The scientists identified 383 people who, in their second study check in the early 1990s, did not have a diagnosis of diabetes, but positive results for blood glucose and HBA1C of a single blood sample.Almost all, 90 percent, were diagnosed with diabetes during the first 15 years of the study (99 percent in 20 years).These people also developed diabetes complications, such as heart disease, at much higher rates thanPeople who did not have diabetes or who only presented a high result of the test.

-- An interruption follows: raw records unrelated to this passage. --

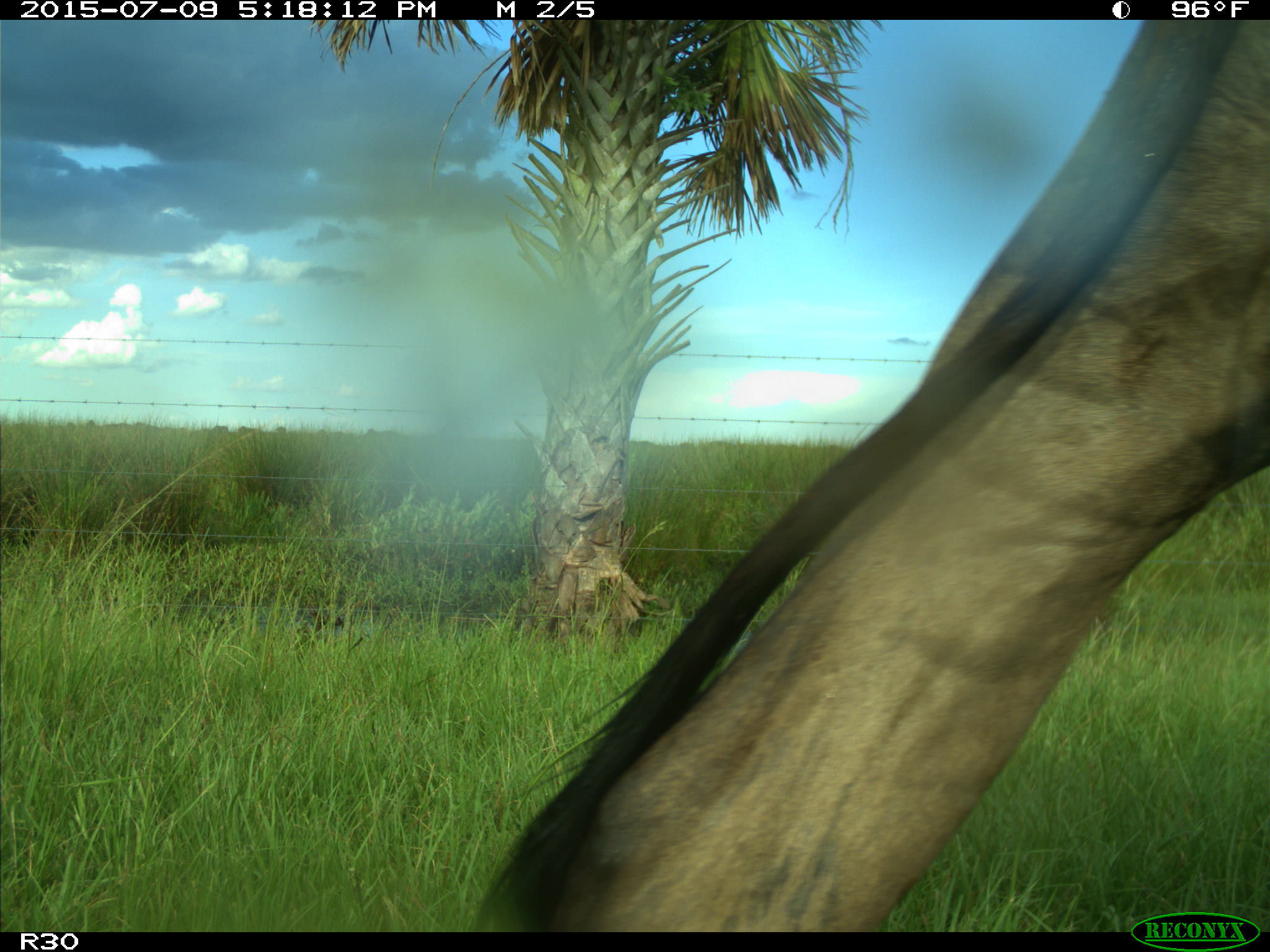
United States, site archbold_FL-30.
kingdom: Animalia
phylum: Chordata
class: Mammalia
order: Artiodactyla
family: Bovidae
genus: Bos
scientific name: Bos taurus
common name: domestic cow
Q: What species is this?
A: Bos taurus (domestic cow).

"The conclusion is that this combination of positive results of a single blood sample has a very high positive predictive value for a subsequent diagnosis of diabetes, and also indicates a high risk of typical diabetes complications," says Selvin.

Some people in the study that had positive results in a single test were diagnosed with diabetes.Therefore, Selvin emphasizes that a second repetition test is still appropriate following the current guidelines for people with a single positive test.

Even so, study findings could lead to changes in guidelines to enable diabetes to be diagnosed faster depending on the two positive results in a blood sample."I hope these results lead to a change in clinical guidelines when reviewed in early 2019, which could make diabetes identification much more efficient in many cases," concludes Selvin.